Osgood-Schatter syndrome, short stature and Vit D deficiency Flashcards
What is Osgood-Schatter syndrome?
Extra-articular disease, due to external tibial tubercle apophyseal traction, leading to pain and inflammation.
What is the aetiology of OSS?
Mostly traumatic, usually occurs in the year following a growth spurt.
Tension from the insertion of the quadriceps muscle into the tibial apophysis leads to a partial avulsion fracture in the ossificaiton centre. This leads to sclerosis of the apophyseal bone around the insertion, leading to a visibile lump.
Usually occurs in athletes, especially impact ones (i.e. running jumping).
DDX: tibial fracture, underlying tumor, quadriceps tendon avulsion. Chondromalacia patellae, osteomyelitis, patellar tendonitis.
What is the epidemiology of OSS?
Most common cause of knee pain in adolescents.
What would you find in the Hx and Ex in someone with OSS?
Pain in front of knee below, history of trauma. Localised. Increases when moving, decreases with rest. Pain for several months.
Look: soft tissue swelling over proximal tibial tuberosity.
Feel: tender over tibial tuberosity.
Move: pain reproducible when extending the knee against resistance, squatting.
Knee joint exam normal as this is extra articular.
What investigations would you do for OSS?
XR knee, obvious fractures or ossicles the tibial tubercle
What is the management of OSS?
Rest: avoid activity. Pain management with NSAIDS. Leg strap or knee immobiliser.
Removal surgically of separate ossicle rarely required and only to be done in adults.
What are the complications and prognosis of OSS?
Non union of tibial tubercles, patellar tendon avulsion, pain, bony prominence.
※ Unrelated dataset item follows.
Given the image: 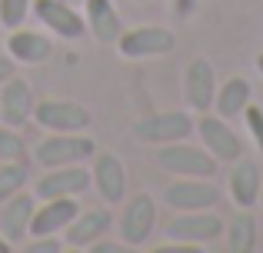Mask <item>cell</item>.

Relatively benign condition
What is the definition of short stature?
Height below second centile (<2SD below mean for gender and sex).
What are the Ddx for short stature?
Familial: compare child height to mid parental height. Check bone age and growth velocity which should be appropriate. Make sure no bone disease in famiy.
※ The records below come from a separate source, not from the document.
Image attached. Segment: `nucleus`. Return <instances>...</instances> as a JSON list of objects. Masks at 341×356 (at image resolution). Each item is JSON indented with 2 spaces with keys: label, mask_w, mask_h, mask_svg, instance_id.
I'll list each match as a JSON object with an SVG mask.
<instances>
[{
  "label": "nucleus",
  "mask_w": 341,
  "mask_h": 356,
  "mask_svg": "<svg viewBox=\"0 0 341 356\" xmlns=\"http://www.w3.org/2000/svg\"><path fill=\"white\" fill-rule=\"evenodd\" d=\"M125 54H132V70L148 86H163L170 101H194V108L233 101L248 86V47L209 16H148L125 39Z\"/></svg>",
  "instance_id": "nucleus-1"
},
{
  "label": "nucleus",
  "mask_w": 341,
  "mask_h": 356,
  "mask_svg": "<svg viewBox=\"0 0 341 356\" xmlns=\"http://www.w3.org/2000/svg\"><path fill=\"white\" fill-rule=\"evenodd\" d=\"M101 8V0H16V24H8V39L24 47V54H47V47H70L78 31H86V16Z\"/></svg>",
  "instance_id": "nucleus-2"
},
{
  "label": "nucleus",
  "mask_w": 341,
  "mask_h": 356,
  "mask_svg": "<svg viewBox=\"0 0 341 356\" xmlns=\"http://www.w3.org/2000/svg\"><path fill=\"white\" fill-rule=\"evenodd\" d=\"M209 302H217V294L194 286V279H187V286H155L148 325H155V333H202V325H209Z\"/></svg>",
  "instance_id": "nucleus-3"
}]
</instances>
IUGR: 33% of IUGR infants remain short.
Endocrine: decreased growth velocity and weight loss. Hypothyroidism, GH deficiency, corticosteroid excess.
Nutritional or chronic disease
Chromosomal disorders, dysproportion or bone disease
Psychological deprivation
What is the epidemiology of short stature?
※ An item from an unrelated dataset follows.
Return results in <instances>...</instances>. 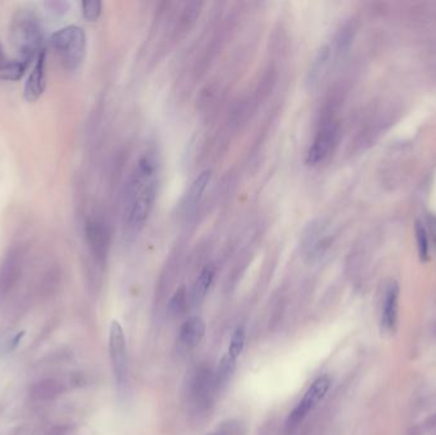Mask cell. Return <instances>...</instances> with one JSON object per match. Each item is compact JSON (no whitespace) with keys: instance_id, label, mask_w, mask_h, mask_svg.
<instances>
[{"instance_id":"cell-1","label":"cell","mask_w":436,"mask_h":435,"mask_svg":"<svg viewBox=\"0 0 436 435\" xmlns=\"http://www.w3.org/2000/svg\"><path fill=\"white\" fill-rule=\"evenodd\" d=\"M159 156L147 150L133 164L126 180L123 200V221L133 234H138L152 214L159 190Z\"/></svg>"},{"instance_id":"cell-2","label":"cell","mask_w":436,"mask_h":435,"mask_svg":"<svg viewBox=\"0 0 436 435\" xmlns=\"http://www.w3.org/2000/svg\"><path fill=\"white\" fill-rule=\"evenodd\" d=\"M9 35L20 59L27 64L37 59L45 50L41 22L29 8H21L13 14Z\"/></svg>"},{"instance_id":"cell-3","label":"cell","mask_w":436,"mask_h":435,"mask_svg":"<svg viewBox=\"0 0 436 435\" xmlns=\"http://www.w3.org/2000/svg\"><path fill=\"white\" fill-rule=\"evenodd\" d=\"M50 44L64 70L76 72L81 68L87 51V37L84 28L74 25L62 28L53 34Z\"/></svg>"},{"instance_id":"cell-4","label":"cell","mask_w":436,"mask_h":435,"mask_svg":"<svg viewBox=\"0 0 436 435\" xmlns=\"http://www.w3.org/2000/svg\"><path fill=\"white\" fill-rule=\"evenodd\" d=\"M339 133L338 120L331 112L324 114L306 155V164L317 166L328 159L338 143Z\"/></svg>"},{"instance_id":"cell-5","label":"cell","mask_w":436,"mask_h":435,"mask_svg":"<svg viewBox=\"0 0 436 435\" xmlns=\"http://www.w3.org/2000/svg\"><path fill=\"white\" fill-rule=\"evenodd\" d=\"M109 353L112 373L119 392H124L129 380V363L124 330L118 320H112L109 332Z\"/></svg>"},{"instance_id":"cell-6","label":"cell","mask_w":436,"mask_h":435,"mask_svg":"<svg viewBox=\"0 0 436 435\" xmlns=\"http://www.w3.org/2000/svg\"><path fill=\"white\" fill-rule=\"evenodd\" d=\"M333 236L328 228V223L323 220H314L304 228L300 247L306 261L318 262L332 247Z\"/></svg>"},{"instance_id":"cell-7","label":"cell","mask_w":436,"mask_h":435,"mask_svg":"<svg viewBox=\"0 0 436 435\" xmlns=\"http://www.w3.org/2000/svg\"><path fill=\"white\" fill-rule=\"evenodd\" d=\"M329 388H331V378L328 375H322L314 380L312 386L305 392L304 397L289 415L286 420L287 430H293L304 422L305 417L324 400Z\"/></svg>"},{"instance_id":"cell-8","label":"cell","mask_w":436,"mask_h":435,"mask_svg":"<svg viewBox=\"0 0 436 435\" xmlns=\"http://www.w3.org/2000/svg\"><path fill=\"white\" fill-rule=\"evenodd\" d=\"M86 239L91 253L97 262L104 264L111 244L110 226L104 217H92L86 225Z\"/></svg>"},{"instance_id":"cell-9","label":"cell","mask_w":436,"mask_h":435,"mask_svg":"<svg viewBox=\"0 0 436 435\" xmlns=\"http://www.w3.org/2000/svg\"><path fill=\"white\" fill-rule=\"evenodd\" d=\"M45 64H46V50H42L40 56L36 59L32 72L28 76L27 82L25 84L23 96L28 103H35L45 92L46 89Z\"/></svg>"},{"instance_id":"cell-10","label":"cell","mask_w":436,"mask_h":435,"mask_svg":"<svg viewBox=\"0 0 436 435\" xmlns=\"http://www.w3.org/2000/svg\"><path fill=\"white\" fill-rule=\"evenodd\" d=\"M398 299H399V286L395 281L388 283L383 309H381V328L387 333H393L397 327L398 316Z\"/></svg>"},{"instance_id":"cell-11","label":"cell","mask_w":436,"mask_h":435,"mask_svg":"<svg viewBox=\"0 0 436 435\" xmlns=\"http://www.w3.org/2000/svg\"><path fill=\"white\" fill-rule=\"evenodd\" d=\"M206 335V323L201 317H190L187 319L179 331L178 344L184 351H189L199 345Z\"/></svg>"},{"instance_id":"cell-12","label":"cell","mask_w":436,"mask_h":435,"mask_svg":"<svg viewBox=\"0 0 436 435\" xmlns=\"http://www.w3.org/2000/svg\"><path fill=\"white\" fill-rule=\"evenodd\" d=\"M211 179H212V171L211 170H204L203 173L199 174V176L195 178L193 184L189 188L184 203H183L184 214L189 216V214H193L195 212V209L201 203L202 198L204 195V192H206Z\"/></svg>"},{"instance_id":"cell-13","label":"cell","mask_w":436,"mask_h":435,"mask_svg":"<svg viewBox=\"0 0 436 435\" xmlns=\"http://www.w3.org/2000/svg\"><path fill=\"white\" fill-rule=\"evenodd\" d=\"M28 65L29 64L23 62L20 58L18 59L8 58L7 54L4 53V48L0 44V81H4V82L20 81L22 77L25 76Z\"/></svg>"},{"instance_id":"cell-14","label":"cell","mask_w":436,"mask_h":435,"mask_svg":"<svg viewBox=\"0 0 436 435\" xmlns=\"http://www.w3.org/2000/svg\"><path fill=\"white\" fill-rule=\"evenodd\" d=\"M215 275V267L207 266L202 270L199 276L197 277L195 283H193V287H192V292H190V301L194 306L203 303V300L207 297L208 291L213 283Z\"/></svg>"},{"instance_id":"cell-15","label":"cell","mask_w":436,"mask_h":435,"mask_svg":"<svg viewBox=\"0 0 436 435\" xmlns=\"http://www.w3.org/2000/svg\"><path fill=\"white\" fill-rule=\"evenodd\" d=\"M62 384L54 379L41 380L31 388V396L36 401L54 400L62 394Z\"/></svg>"},{"instance_id":"cell-16","label":"cell","mask_w":436,"mask_h":435,"mask_svg":"<svg viewBox=\"0 0 436 435\" xmlns=\"http://www.w3.org/2000/svg\"><path fill=\"white\" fill-rule=\"evenodd\" d=\"M415 236L418 257L421 262H426L429 259L430 254L429 233L421 221L416 222Z\"/></svg>"},{"instance_id":"cell-17","label":"cell","mask_w":436,"mask_h":435,"mask_svg":"<svg viewBox=\"0 0 436 435\" xmlns=\"http://www.w3.org/2000/svg\"><path fill=\"white\" fill-rule=\"evenodd\" d=\"M329 58H331V48L326 45L319 50L318 54L312 63V70H310V81L312 82H317L319 78L322 77V73L324 72L326 64L329 62Z\"/></svg>"},{"instance_id":"cell-18","label":"cell","mask_w":436,"mask_h":435,"mask_svg":"<svg viewBox=\"0 0 436 435\" xmlns=\"http://www.w3.org/2000/svg\"><path fill=\"white\" fill-rule=\"evenodd\" d=\"M353 34H355V28H353L352 23H347L339 30L338 35L336 39V48L339 56H343L348 51V48L352 44Z\"/></svg>"},{"instance_id":"cell-19","label":"cell","mask_w":436,"mask_h":435,"mask_svg":"<svg viewBox=\"0 0 436 435\" xmlns=\"http://www.w3.org/2000/svg\"><path fill=\"white\" fill-rule=\"evenodd\" d=\"M187 289H185L184 286H181L178 290L175 291L173 297L170 299V303H169V313L173 314V316H179V314H181V313L184 311V309L187 308Z\"/></svg>"},{"instance_id":"cell-20","label":"cell","mask_w":436,"mask_h":435,"mask_svg":"<svg viewBox=\"0 0 436 435\" xmlns=\"http://www.w3.org/2000/svg\"><path fill=\"white\" fill-rule=\"evenodd\" d=\"M244 346H245V328L242 325H239L230 339L227 353L239 359V356L242 355V350H244Z\"/></svg>"},{"instance_id":"cell-21","label":"cell","mask_w":436,"mask_h":435,"mask_svg":"<svg viewBox=\"0 0 436 435\" xmlns=\"http://www.w3.org/2000/svg\"><path fill=\"white\" fill-rule=\"evenodd\" d=\"M82 13L87 21H97L103 13V3L98 0L82 1Z\"/></svg>"},{"instance_id":"cell-22","label":"cell","mask_w":436,"mask_h":435,"mask_svg":"<svg viewBox=\"0 0 436 435\" xmlns=\"http://www.w3.org/2000/svg\"><path fill=\"white\" fill-rule=\"evenodd\" d=\"M45 7L48 9V13L54 14L55 17H62V14L68 12L70 3H67V1H46Z\"/></svg>"},{"instance_id":"cell-23","label":"cell","mask_w":436,"mask_h":435,"mask_svg":"<svg viewBox=\"0 0 436 435\" xmlns=\"http://www.w3.org/2000/svg\"><path fill=\"white\" fill-rule=\"evenodd\" d=\"M426 222H428V228H429L430 236L432 238V240L436 244V216L434 214H429L428 216V219H426Z\"/></svg>"},{"instance_id":"cell-24","label":"cell","mask_w":436,"mask_h":435,"mask_svg":"<svg viewBox=\"0 0 436 435\" xmlns=\"http://www.w3.org/2000/svg\"><path fill=\"white\" fill-rule=\"evenodd\" d=\"M207 435H227V431H225V430H216V431H212V433H209Z\"/></svg>"}]
</instances>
By definition 2% of children.
What may you find in the history of a child with short stature?
General: birth records and growth charts, parental height and weight anf FHx.
Target for girl: (Mother height x Father height-13) /2.
For boy same but mother + 13.
Systemic review and detailed social hx necessary.
What might you find in the examination of someone with short stature?
Measure height, weight, FO circumference. If can not stand, arm span can be used for height.
Growth velocity: over 6/12.
Specific: height of sitting body (short limbed dwarfism), thyroid examination, shortered fourth metacarpals (Turner’s), ulceratice stomatitis (Crohn’s)
What investigations would you do for short stature?
Bloods: low Hb in nutritional deficiency/chronic disease, U&Es (renal failure) ESR/CRP (IBD) albumin (malnutrition), IGFB3 for GH deficiency.
Karyotype for genetic conditions, sweat test for CF, Ig assays for coeliac.
Hand/wrist XR for bone age. MRI if suspect neurological (i.e. GH def tumor)
What is the management of short stature?
Dependent on cause
Optimise diet and psychosocial environment, rhGH for deficiency, thyroxine for hypothyroid, remove tumors if causative. Counsel.
What are the complications and prognosis of short stature?
Familial persists, GH/TH def can attain height if starting replacement <5y, chronic disease depends on tx.